Results show that PPO consistently outperforms all baselines across every KPI. Under moderate load, PPO achieves roughly a 12 % increase in average cell throughput, an 18 % reduction in mean latency, a 15 % drop in jitter, a 10 % decrease in packet‑loss rate, a modest rise (≈0.03) in Jain’s fairness index, and a 22 % cut in total handover events. Even when user density is doubled, the PPO policy maintains stable convergence, with only minor performance degradation, whereas CDQL exhibits higher variance and occasional instability. Learning curves demonstrate rapid improvement in the first 50 episodes, followed by smooth fine‑tuning, and the clipped objective prevents divergence throughout training.

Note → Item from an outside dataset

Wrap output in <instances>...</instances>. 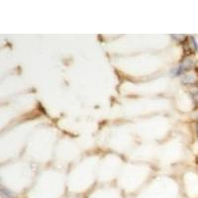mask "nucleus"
Here are the masks:
<instances>
[{"label": "nucleus", "mask_w": 198, "mask_h": 198, "mask_svg": "<svg viewBox=\"0 0 198 198\" xmlns=\"http://www.w3.org/2000/svg\"><path fill=\"white\" fill-rule=\"evenodd\" d=\"M198 80V77L197 75L190 73V74H184V76L182 78V82L185 83V84H192V83H195Z\"/></svg>", "instance_id": "obj_1"}, {"label": "nucleus", "mask_w": 198, "mask_h": 198, "mask_svg": "<svg viewBox=\"0 0 198 198\" xmlns=\"http://www.w3.org/2000/svg\"><path fill=\"white\" fill-rule=\"evenodd\" d=\"M196 130H197V133H198V123H197V126H196Z\"/></svg>", "instance_id": "obj_2"}]
</instances>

The authors highlight several contributions: (i) a PPO‑driven, CIO‑based load‑balancing controller tailored for 5G RANs; (ii) a comprehensive multi‑objective reward that integrates both efficiency and stability metrics; (iii) realistic mobility and observation models that test robustness; (iv) a fully reproducible pure‑Python toolchain; and (v) extensive benchmarking that validates PPO’s superiority over rule‑based and value‑based methods.
Limitations are acknowledged. The current implementation assumes centralized training and deployment, which may be impractical for large‑scale live networks where distributed inference and low‑latency signaling are required. The reward weighting scheme is manually tuned for the simulated environment, suggesting a need for automated or adaptive weighting in real deployments. Moreover, the simulator abstracts away core‑network interactions and detailed protocol stacks, so field trials are necessary to confirm real‑world applicability.
Future work proposes extending the framework to multi‑agent settings (e.g., per‑gNB agents with coordinated training), incorporating online continual learning to adapt to non‑stationary traffic patterns, and integrating the controller with a near‑real‑time RAN Intelligent Controller (RIC) for standardized 5G deployments. Overall, the paper demonstrates that PPO’s clipped policy updates and advantage‑based learning provide a robust, scalable, and QoS‑aware solution for load balancing in next‑generation cellular networks.